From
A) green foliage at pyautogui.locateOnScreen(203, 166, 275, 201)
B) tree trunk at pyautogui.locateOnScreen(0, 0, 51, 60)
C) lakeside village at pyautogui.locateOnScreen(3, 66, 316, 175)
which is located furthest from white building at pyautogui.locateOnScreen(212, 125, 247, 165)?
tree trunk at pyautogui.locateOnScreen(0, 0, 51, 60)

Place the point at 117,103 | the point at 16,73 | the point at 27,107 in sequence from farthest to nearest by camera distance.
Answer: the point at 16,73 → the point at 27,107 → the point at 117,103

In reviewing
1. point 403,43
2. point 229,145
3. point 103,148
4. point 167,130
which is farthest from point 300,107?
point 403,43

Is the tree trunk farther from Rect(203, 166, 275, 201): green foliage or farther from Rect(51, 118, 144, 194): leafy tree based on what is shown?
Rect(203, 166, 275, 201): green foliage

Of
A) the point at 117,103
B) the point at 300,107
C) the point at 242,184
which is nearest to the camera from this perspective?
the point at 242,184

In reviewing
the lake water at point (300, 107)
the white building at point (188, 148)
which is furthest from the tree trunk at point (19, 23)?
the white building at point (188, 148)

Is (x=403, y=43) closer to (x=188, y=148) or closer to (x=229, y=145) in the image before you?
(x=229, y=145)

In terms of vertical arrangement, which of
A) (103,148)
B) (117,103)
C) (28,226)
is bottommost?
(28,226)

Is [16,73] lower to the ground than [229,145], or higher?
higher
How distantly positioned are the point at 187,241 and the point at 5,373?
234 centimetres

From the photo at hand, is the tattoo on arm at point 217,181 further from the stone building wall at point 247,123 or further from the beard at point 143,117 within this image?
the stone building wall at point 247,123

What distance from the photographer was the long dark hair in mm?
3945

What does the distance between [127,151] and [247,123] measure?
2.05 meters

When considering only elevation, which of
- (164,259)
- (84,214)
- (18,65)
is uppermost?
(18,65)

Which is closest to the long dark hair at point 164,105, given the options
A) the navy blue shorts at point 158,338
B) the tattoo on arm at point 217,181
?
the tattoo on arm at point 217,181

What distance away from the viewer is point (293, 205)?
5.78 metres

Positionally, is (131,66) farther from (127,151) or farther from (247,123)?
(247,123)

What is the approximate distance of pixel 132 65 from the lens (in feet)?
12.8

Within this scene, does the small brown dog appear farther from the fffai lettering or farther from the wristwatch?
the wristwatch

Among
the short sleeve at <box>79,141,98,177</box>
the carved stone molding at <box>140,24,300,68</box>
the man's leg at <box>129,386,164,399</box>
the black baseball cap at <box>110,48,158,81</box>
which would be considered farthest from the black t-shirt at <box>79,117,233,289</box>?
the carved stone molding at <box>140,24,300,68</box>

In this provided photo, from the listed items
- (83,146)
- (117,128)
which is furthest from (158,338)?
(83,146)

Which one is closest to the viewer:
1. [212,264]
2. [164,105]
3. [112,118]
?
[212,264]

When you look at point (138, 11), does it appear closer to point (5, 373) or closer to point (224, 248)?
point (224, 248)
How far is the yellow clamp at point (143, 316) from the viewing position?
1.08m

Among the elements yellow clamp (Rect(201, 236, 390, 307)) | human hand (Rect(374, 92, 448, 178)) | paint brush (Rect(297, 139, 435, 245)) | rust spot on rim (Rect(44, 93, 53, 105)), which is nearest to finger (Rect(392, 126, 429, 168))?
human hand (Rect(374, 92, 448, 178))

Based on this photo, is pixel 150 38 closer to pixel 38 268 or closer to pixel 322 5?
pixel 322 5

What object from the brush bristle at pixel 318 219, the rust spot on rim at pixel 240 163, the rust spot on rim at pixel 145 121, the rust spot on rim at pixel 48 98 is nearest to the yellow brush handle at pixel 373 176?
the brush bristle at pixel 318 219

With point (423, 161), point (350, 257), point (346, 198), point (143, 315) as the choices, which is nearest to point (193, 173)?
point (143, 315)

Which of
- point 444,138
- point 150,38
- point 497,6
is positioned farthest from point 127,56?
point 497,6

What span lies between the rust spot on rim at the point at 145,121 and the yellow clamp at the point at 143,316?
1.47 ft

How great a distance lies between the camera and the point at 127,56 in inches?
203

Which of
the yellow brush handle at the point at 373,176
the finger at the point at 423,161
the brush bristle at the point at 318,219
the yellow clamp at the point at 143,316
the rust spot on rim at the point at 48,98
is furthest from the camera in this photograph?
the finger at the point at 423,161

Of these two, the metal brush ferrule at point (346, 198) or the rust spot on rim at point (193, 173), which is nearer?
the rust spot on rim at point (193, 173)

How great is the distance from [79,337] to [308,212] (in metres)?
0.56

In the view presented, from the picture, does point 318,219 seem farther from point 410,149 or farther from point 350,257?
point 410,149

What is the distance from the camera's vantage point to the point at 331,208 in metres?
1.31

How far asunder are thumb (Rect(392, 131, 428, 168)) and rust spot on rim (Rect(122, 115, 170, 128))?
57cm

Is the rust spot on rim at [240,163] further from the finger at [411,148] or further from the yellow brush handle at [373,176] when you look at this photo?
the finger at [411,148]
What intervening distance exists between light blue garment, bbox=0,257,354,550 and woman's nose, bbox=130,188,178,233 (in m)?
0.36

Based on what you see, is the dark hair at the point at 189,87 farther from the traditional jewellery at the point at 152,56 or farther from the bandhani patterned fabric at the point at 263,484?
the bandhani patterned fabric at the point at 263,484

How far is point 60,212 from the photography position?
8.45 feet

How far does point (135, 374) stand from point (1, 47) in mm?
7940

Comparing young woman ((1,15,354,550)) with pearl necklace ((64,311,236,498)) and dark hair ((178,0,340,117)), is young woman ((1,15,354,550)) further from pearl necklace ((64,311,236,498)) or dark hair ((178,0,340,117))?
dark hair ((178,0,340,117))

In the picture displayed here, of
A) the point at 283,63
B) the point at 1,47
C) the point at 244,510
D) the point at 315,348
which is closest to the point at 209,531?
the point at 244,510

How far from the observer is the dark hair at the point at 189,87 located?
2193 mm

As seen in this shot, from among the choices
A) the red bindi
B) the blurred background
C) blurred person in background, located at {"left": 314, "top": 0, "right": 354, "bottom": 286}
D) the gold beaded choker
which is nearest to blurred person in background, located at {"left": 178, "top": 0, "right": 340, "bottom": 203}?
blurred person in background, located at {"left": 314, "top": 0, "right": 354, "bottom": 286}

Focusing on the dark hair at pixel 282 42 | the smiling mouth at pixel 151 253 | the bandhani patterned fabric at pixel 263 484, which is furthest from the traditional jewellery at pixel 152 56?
━━━━━━━━━━━━━━━━━━━━━━━━━━━━━━
Return the material exactly as it stands.

From
A) green foliage at pyautogui.locateOnScreen(203, 166, 275, 201)
B) tree trunk at pyautogui.locateOnScreen(0, 0, 51, 60)
C) lakeside village at pyautogui.locateOnScreen(3, 66, 316, 175)
which is located furthest from white building at pyautogui.locateOnScreen(212, 125, 247, 165)?
tree trunk at pyautogui.locateOnScreen(0, 0, 51, 60)

Place the point at 117,103 | the point at 16,73 | the point at 27,107 in sequence from farthest to nearest by camera distance.
Answer: the point at 16,73 → the point at 27,107 → the point at 117,103

In reviewing
1. point 403,43
2. point 229,145
3. point 103,148
4. point 167,130
which is farthest from point 300,107?
point 403,43

Is the tree trunk farther from Rect(203, 166, 275, 201): green foliage or farther from Rect(51, 118, 144, 194): leafy tree based on what is shown?
Rect(203, 166, 275, 201): green foliage

Of
A) the point at 117,103
B) the point at 300,107
C) the point at 242,184
which is nearest to the camera from this perspective?
the point at 242,184

In reviewing
the lake water at point (300, 107)
the white building at point (188, 148)
which is furthest from the tree trunk at point (19, 23)?
the white building at point (188, 148)

Is (x=403, y=43) closer to (x=188, y=148) or closer to (x=229, y=145) in the image before you?
(x=229, y=145)

In terms of vertical arrangement, which of
A) (103,148)
B) (117,103)
C) (28,226)
is bottommost?
(28,226)

Is [16,73] lower to the ground than [229,145], or higher?
higher
How distantly positioned are the point at 187,241 and the point at 5,373?
234 centimetres

From the photo at hand, is the tattoo on arm at point 217,181 further from the stone building wall at point 247,123 or further from the beard at point 143,117 within this image?
the stone building wall at point 247,123

What distance from the photographer was the long dark hair in mm?
3945

What does the distance between [127,151] and [247,123] measure?
2.05 meters

When considering only elevation, which of
- (164,259)
- (84,214)
- (18,65)
is uppermost?
(18,65)

Which is closest to the long dark hair at point 164,105, given the options
A) the navy blue shorts at point 158,338
B) the tattoo on arm at point 217,181
?
the tattoo on arm at point 217,181

What distance away from the viewer is point (293, 205)?
5.78 metres

Positionally, is (131,66) farther from (127,151) or farther from (247,123)?
(247,123)

What is the approximate distance of pixel 132 65 from the lens (in feet)?
12.8

Within this scene, does the small brown dog appear farther from the fffai lettering or farther from the wristwatch?
the wristwatch

Among
the short sleeve at <box>79,141,98,177</box>
the carved stone molding at <box>140,24,300,68</box>
the man's leg at <box>129,386,164,399</box>
the black baseball cap at <box>110,48,158,81</box>
which would be considered farthest from the black t-shirt at <box>79,117,233,289</box>?
the carved stone molding at <box>140,24,300,68</box>

In this provided photo, from the listed items
- (83,146)
- (117,128)
which is furthest from (158,338)?
(83,146)

Which one is closest to the viewer:
1. [212,264]
2. [164,105]
3. [112,118]
?
[212,264]

When you look at point (138, 11), does it appear closer to point (5, 373) or closer to point (224, 248)?
point (224, 248)
How far is the yellow clamp at point (143, 316) from the viewing position?
1.08m

Among the elements yellow clamp (Rect(201, 236, 390, 307)) | human hand (Rect(374, 92, 448, 178)) | paint brush (Rect(297, 139, 435, 245)) | rust spot on rim (Rect(44, 93, 53, 105)), which is nearest to finger (Rect(392, 126, 429, 168))?
human hand (Rect(374, 92, 448, 178))

Based on this photo, is pixel 150 38 closer to pixel 38 268 or closer to pixel 322 5?
pixel 322 5

What object from the brush bristle at pixel 318 219, the rust spot on rim at pixel 240 163, the rust spot on rim at pixel 145 121, the rust spot on rim at pixel 48 98 is nearest to the yellow brush handle at pixel 373 176?
the brush bristle at pixel 318 219

With point (423, 161), point (350, 257), point (346, 198), point (143, 315) as the choices, which is nearest to point (193, 173)?
point (143, 315)

Which of
- point 444,138
- point 150,38
- point 497,6
is positioned farthest from point 127,56?
point 497,6

What span lies between the rust spot on rim at the point at 145,121 and the yellow clamp at the point at 143,316?
1.47 ft

How great a distance lies between the camera and the point at 127,56 in inches?
203

Which of
the yellow brush handle at the point at 373,176
the finger at the point at 423,161
the brush bristle at the point at 318,219
the yellow clamp at the point at 143,316
the rust spot on rim at the point at 48,98
is furthest from the camera in this photograph?
the finger at the point at 423,161

Of these two, the metal brush ferrule at point (346, 198) or the rust spot on rim at point (193, 173), which is nearer?
the rust spot on rim at point (193, 173)

How great is the distance from [79,337] to [308,212] (in metres)?
0.56

In the view presented, from the picture, does point 318,219 seem farther from point 410,149 or farther from point 350,257?
point 410,149

What is the distance from the camera's vantage point to the point at 331,208 in metres?
1.31

How far asunder are thumb (Rect(392, 131, 428, 168)) and rust spot on rim (Rect(122, 115, 170, 128))?
57cm

Is the rust spot on rim at [240,163] further from the finger at [411,148] or further from the yellow brush handle at [373,176] when you look at this photo?
the finger at [411,148]
What intervening distance exists between light blue garment, bbox=0,257,354,550 and woman's nose, bbox=130,188,178,233 (in m)?
0.36

Based on what you see, is the dark hair at the point at 189,87 farther from the traditional jewellery at the point at 152,56 or farther from the bandhani patterned fabric at the point at 263,484?
the bandhani patterned fabric at the point at 263,484

How far is point 60,212 from the photography position?
8.45 feet

How far does point (135, 374) stand from point (1, 47) in mm?
7940

Comparing young woman ((1,15,354,550)) with pearl necklace ((64,311,236,498)) and dark hair ((178,0,340,117)), is young woman ((1,15,354,550)) further from pearl necklace ((64,311,236,498)) or dark hair ((178,0,340,117))?
dark hair ((178,0,340,117))

In the picture displayed here, of
A) the point at 283,63
B) the point at 1,47
C) the point at 244,510
D) the point at 315,348
which is closest to the point at 209,531?
the point at 244,510

How far from the observer is the dark hair at the point at 189,87 located?
2193 mm

As seen in this shot, from among the choices
A) the red bindi
B) the blurred background
C) blurred person in background, located at {"left": 314, "top": 0, "right": 354, "bottom": 286}
D) the gold beaded choker
which is nearest to blurred person in background, located at {"left": 178, "top": 0, "right": 340, "bottom": 203}?
blurred person in background, located at {"left": 314, "top": 0, "right": 354, "bottom": 286}

Focusing on the dark hair at pixel 282 42 | the smiling mouth at pixel 151 253 | the bandhani patterned fabric at pixel 263 484, which is furthest from the traditional jewellery at pixel 152 56?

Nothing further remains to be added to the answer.